= What you have to do =
Restate the records that follow. Every word must match.

%%

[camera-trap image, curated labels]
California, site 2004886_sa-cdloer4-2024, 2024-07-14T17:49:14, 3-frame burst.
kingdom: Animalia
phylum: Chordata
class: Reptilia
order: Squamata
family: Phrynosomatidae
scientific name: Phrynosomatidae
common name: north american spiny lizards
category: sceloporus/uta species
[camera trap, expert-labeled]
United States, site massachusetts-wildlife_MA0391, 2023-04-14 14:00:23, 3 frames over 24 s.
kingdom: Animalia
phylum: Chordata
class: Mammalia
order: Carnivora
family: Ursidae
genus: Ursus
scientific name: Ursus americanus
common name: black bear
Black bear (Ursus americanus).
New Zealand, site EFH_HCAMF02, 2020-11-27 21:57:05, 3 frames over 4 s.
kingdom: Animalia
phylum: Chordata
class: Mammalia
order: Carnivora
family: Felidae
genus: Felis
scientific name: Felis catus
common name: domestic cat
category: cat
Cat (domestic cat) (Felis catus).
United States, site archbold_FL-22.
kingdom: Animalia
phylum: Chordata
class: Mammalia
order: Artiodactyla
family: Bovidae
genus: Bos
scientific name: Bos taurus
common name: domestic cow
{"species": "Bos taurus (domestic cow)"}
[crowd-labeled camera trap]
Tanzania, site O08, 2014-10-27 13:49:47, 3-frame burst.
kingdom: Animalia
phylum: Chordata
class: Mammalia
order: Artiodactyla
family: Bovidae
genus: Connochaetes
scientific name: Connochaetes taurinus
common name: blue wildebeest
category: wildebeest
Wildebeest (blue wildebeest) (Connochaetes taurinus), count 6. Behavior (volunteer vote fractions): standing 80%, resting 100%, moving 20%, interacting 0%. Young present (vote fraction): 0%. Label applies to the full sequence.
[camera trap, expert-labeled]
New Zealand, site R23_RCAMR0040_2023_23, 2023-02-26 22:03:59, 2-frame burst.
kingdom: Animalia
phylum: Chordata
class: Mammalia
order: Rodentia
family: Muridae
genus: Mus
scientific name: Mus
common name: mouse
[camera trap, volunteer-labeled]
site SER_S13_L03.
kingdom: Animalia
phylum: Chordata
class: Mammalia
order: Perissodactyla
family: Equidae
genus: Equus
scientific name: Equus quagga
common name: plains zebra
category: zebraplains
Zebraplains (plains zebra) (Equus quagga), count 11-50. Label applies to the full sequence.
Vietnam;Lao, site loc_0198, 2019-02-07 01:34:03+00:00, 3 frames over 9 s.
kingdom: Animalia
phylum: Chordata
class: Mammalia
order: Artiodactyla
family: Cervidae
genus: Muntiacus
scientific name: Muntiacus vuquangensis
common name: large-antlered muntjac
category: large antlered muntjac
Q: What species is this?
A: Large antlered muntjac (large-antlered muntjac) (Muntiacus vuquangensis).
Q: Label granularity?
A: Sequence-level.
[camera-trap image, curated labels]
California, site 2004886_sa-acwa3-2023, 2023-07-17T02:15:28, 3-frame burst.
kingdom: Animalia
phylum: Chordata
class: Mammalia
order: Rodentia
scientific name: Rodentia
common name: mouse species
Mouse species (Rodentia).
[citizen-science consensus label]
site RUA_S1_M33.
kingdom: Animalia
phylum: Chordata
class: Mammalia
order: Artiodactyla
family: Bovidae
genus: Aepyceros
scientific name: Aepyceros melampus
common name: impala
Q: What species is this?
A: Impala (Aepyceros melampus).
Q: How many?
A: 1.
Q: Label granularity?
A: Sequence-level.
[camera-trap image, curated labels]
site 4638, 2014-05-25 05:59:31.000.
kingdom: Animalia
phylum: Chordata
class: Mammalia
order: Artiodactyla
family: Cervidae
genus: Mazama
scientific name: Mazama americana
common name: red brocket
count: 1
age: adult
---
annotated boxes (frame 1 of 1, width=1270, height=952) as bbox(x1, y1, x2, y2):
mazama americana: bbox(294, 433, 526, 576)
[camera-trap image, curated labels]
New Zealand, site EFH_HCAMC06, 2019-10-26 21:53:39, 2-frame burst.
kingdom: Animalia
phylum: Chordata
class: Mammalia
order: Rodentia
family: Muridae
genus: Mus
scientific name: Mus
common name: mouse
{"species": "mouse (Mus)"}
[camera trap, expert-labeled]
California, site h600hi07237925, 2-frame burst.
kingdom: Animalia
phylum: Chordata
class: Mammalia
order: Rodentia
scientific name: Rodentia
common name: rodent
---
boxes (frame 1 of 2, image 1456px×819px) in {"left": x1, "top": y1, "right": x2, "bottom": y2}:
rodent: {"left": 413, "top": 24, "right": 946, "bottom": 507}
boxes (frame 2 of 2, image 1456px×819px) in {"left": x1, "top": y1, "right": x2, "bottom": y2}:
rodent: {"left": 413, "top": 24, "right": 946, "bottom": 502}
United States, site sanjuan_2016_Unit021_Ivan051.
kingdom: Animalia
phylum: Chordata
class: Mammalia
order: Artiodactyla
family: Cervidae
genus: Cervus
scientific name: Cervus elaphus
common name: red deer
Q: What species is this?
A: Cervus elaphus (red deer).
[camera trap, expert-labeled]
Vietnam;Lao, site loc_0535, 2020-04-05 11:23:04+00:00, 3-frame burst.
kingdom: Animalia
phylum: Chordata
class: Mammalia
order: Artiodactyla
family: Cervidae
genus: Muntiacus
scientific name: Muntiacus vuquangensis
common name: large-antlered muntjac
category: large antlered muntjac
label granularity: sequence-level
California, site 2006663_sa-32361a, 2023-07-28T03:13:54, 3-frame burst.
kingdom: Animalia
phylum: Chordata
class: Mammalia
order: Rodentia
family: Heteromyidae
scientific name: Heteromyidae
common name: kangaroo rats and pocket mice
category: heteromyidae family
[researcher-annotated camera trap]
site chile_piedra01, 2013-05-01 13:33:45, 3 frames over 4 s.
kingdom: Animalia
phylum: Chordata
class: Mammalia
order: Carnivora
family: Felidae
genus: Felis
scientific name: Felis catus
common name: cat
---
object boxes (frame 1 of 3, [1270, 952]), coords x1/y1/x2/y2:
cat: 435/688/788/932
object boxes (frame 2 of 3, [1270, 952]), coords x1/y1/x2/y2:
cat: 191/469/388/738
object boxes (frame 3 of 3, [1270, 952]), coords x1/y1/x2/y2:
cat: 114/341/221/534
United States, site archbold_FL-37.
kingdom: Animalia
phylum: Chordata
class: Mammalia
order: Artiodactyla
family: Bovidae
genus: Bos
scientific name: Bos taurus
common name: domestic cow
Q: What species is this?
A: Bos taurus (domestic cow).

%%

= Response =
[camera-trap image, curated labels]
California, site 2004886_sa-cdloer4-2024, 2024-07-14T17:49:14, 3-frame burst.
kingdom: Animalia
phylum: Chordata
class: Reptilia
order: Squamata
family: Phrynosomatidae
scientific name: Phrynosomatidae
common name: north american spiny lizards
category: sceloporus/uta species
[camera trap, expert-labeled]
United States, site massachusetts-wildlife_MA0391, 2023-04-14 14:00:23, 3 frames over 24 s.
kingdom: Animalia
phylum: Chordata
class: Mammalia
order: Carnivora
family: Ursidae
genus: Ursus
scientific name: Ursus americanus
common name: black bear
Black bear (Ursus americanus).
New Zealand, site EFH_HCAMF02, 2020-11-27 21:57:05, 3 frames over 4 s.
kingdom: Animalia
phylum: Chordata
class: Mammalia
order: Carnivora
family: Felidae
genus: Felis
scientific name: Felis catus
common name: domestic cat
category: cat
Cat (domestic cat) (Felis catus).
United States, site archbold_FL-22.
kingdom: Animalia
phylum: Chordata
class: Mammalia
order: Artiodactyla
family: Bovidae
genus: Bos
scientific name: Bos taurus
common name: domestic cow
{"species": "Bos taurus (domestic cow)"}
[crowd-labeled camera trap]
Tanzania, site O08, 2014-10-27 13:49:47, 3-frame burst.
kingdom: Animalia
phylum: Chordata
class: Mammalia
order: Artiodactyla
family: Bovidae
genus: Connochaetes
scientific name: Connochaetes taurinus
common name: blue wildebeest
category: wildebeest
Wildebeest (blue wildebeest) (Connochaetes taurinus), count 6. Behavior (volunteer vote fractions): standing 80%, resting 100%, moving 20%, interacting 0%. Young present (vote fraction): 0%. Label applies to the full sequence.
[camera trap, expert-labeled]
New Zealand, site R23_RCAMR0040_2023_23, 2023-02-26 22:03:59, 2-frame burst.
kingdom: Animalia
phylum: Chordata
class: Mammalia
order: Rodentia
family: Muridae
genus: Mus
scientific name: Mus
common name: mouse
[camera trap, volunteer-labeled]
site SER_S13_L03.
kingdom: Animalia
phylum: Chordata
class: Mammalia
order: Perissodactyla
family: Equidae
genus: Equus
scientific name: Equus quagga
common name: plains zebra
category: zebraplains
Zebraplains (plains zebra) (Equus quagga), count 11-50. Label applies to the full sequence.
Vietnam;Lao, site loc_0198, 2019-02-07 01:34:03+00:00, 3 frames over 9 s.
kingdom: Animalia
phylum: Chordata
class: Mammalia
order: Artiodactyla
family: Cervidae
genus: Muntiacus
scientific name: Muntiacus vuquangensis
common name: large-antlered muntjac
category: large antlered muntjac
Q: What species is this?
A: Large antlered muntjac (large-antlered muntjac) (Muntiacus vuquangensis).
Q: Label granularity?
A: Sequence-level.
[camera-trap image, curated labels]
California, site 2004886_sa-acwa3-2023, 2023-07-17T02:15:28, 3-frame burst.
kingdom: Animalia
phylum: Chordata
class: Mammalia
order: Rodentia
scientific name: Rodentia
common name: mouse species
Mouse species (Rodentia).
[citizen-science consensus label]
site RUA_S1_M33.
kingdom: Animalia
phylum: Chordata
class: Mammalia
order: Artiodactyla
family: Bovidae
genus: Aepyceros
scientific name: Aepyceros melampus
common name: impala
Q: What species is this?
A: Impala (Aepyceros melampus).
Q: How many?
A: 1.
Q: Label granularity?
A: Sequence-level.
[camera-trap image, curated labels]
site 4638, 2014-05-25 05:59:31.000.
kingdom: Animalia
phylum: Chordata
class: Mammalia
order: Artiodactyla
family: Cervidae
genus: Mazama
scientific name: Mazama americana
common name: red brocket
count: 1
age: adult
---
annotated boxes (frame 1 of 1, width=1270, height=952) as bbox(x1, y1, x2, y2):
mazama americana: bbox(294, 433, 526, 576)
[camera-trap image, curated labels]
New Zealand, site EFH_HCAMC06, 2019-10-26 21:53:39, 2-frame burst.
kingdom: Animalia
phylum: Chordata
class: Mammalia
order: Rodentia
family: Muridae
genus: Mus
scientific name: Mus
common name: mouse
{"species": "mouse (Mus)"}
[camera trap, expert-labeled]
California, site h600hi07237925, 2-frame burst.
kingdom: Animalia
phylum: Chordata
class: Mammalia
order: Rodentia
scientific name: Rodentia
common name: rodent
---
boxes (frame 1 of 2, image 1456px×819px) in {"left": x1, "top": y1, "right": x2, "bottom": y2}:
rodent: {"left": 413, "top": 24, "right": 946, "bottom": 507}
boxes (frame 2 of 2, image 1456px×819px) in {"left": x1, "top": y1, "right": x2, "bottom": y2}:
rodent: {"left": 413, "top": 24, "right": 946, "bottom": 502}
United States, site sanjuan_2016_Unit021_Ivan051.
kingdom: Animalia
phylum: Chordata
class: Mammalia
order: Artiodactyla
family: Cervidae
genus: Cervus
scientific name: Cervus elaphus
common name: red deer
Q: What species is this?
A: Cervus elaphus (red deer).
[camera trap, expert-labeled]
Vietnam;Lao, site loc_0535, 2020-04-05 11:23:04+00:00, 3-frame burst.
kingdom: Animalia
phylum: Chordata
class: Mammalia
order: Artiodactyla
family: Cervidae
genus: Muntiacus
scientific name: Muntiacus vuquangensis
common name: large-antlered muntjac
category: large antlered muntjac
label granularity: sequence-level
California, site 2006663_sa-32361a, 2023-07-28T03:13:54, 3-frame burst.
kingdom: Animalia
phylum: Chordata
class: Mammalia
order: Rodentia
family: Heteromyidae
scientific name: Heteromyidae
common name: kangaroo rats and pocket mice
category: heteromyidae family
[researcher-annotated camera trap]
site chile_piedra01, 2013-05-01 13:33:45, 3 frames over 4 s.
kingdom: Animalia
phylum: Chordata
class: Mammalia
order: Carnivora
family: Felidae
genus: Felis
scientific name: Felis catus
common name: cat
---
object boxes (frame 1 of 3, [1270, 952]), coords x1/y1/x2/y2:
cat: 435/688/788/932
object boxes (frame 2 of 3, [1270, 952]), coords x1/y1/x2/y2:
cat: 191/469/388/738
object boxes (frame 3 of 3, [1270, 952]), coords x1/y1/x2/y2:
cat: 114/341/221/534
United States, site archbold_FL-37.
kingdom: Animalia
phylum: Chordata
class: Mammalia
order: Artiodactyla
family: Bovidae
genus: Bos
scientific name: Bos taurus
common name: domestic cow
Q: What species is this?
A: Bos taurus (domestic cow).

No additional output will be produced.